Despite all its efforts to keep hackers at bay, Apple recently just succumbed to malicious attacks that affected a number of apps on the Apple App Store.
The Cupertino giant was quick to acknowledge the incident. It was reported by many news outlets that hackers cloned and altered the tool used by software developers who produce the apps for Apple App Store. The said tool was then made to contain malicious code and inject it into the targeted apps on the App Store.
Based on Palo Alto Networks’ findings, there are as many as 40 mobile apps containing the malicious code that are now still available via the App Store. Other online security firms detected as many as 300 affected apps. These apps include some of the most popular stuff in the mobile world such as WeChat, Camcard, and others that count millions of users.
This security risk is posing a threat to hundreds of millions of Apple users who have free access to the App Store.
Apple confirmed that the company already kicked out the apps it believes have been infected with the malicious developer code that had been pushed into the App Store by suspicious sources. The evaluation effort has been conducted through the collaboration between Palo Alto Networks, Apple and Alibaba, since most of the affected apps are developed in China.
The developer code in question is called Xcode, and rumors about its having been modified ran through Weibo posts in the recent week. Apple worked with a team of security experts to identify the versions of Xcode that had been infected and remove the malicious codes that are all stored in a cloud platform operated by Chinese search engine Baidu, which claimed that it already removed the bad code.
Users of WeChat, in particular, need to upgrade the app to its latest version in order to get rid of the malicious code. Luckily for the hundreds of millions of Apple App Store users, no personal data has been compromised or money stolen.

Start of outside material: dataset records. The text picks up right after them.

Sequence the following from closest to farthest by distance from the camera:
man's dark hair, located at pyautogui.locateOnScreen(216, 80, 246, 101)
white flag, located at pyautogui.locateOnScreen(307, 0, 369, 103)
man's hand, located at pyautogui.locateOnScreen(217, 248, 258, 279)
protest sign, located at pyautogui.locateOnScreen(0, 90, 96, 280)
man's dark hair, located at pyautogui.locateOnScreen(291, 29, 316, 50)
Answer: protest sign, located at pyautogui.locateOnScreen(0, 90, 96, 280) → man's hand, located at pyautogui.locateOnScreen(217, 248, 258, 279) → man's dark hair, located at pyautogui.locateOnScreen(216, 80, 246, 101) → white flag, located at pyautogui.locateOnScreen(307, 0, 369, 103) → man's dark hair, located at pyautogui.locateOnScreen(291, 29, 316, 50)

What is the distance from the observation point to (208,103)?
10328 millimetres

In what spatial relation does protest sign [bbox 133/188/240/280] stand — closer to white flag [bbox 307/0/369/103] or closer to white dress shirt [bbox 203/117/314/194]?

Monitoring efforts continue as Apple is still in the process of evaluating the scope of the vulnerability. Part of this effort is to make sure that software developers use only the legit version of Xcode in creating their apps.
The risk of downloading and installing the app in your mobile device could bring viruses to your handset once it opens websites that contain malware. Other instances of infection could be through pop-up messages asking for your password. These pop-ups may look harmless, but they are designed to steal your data. So beware.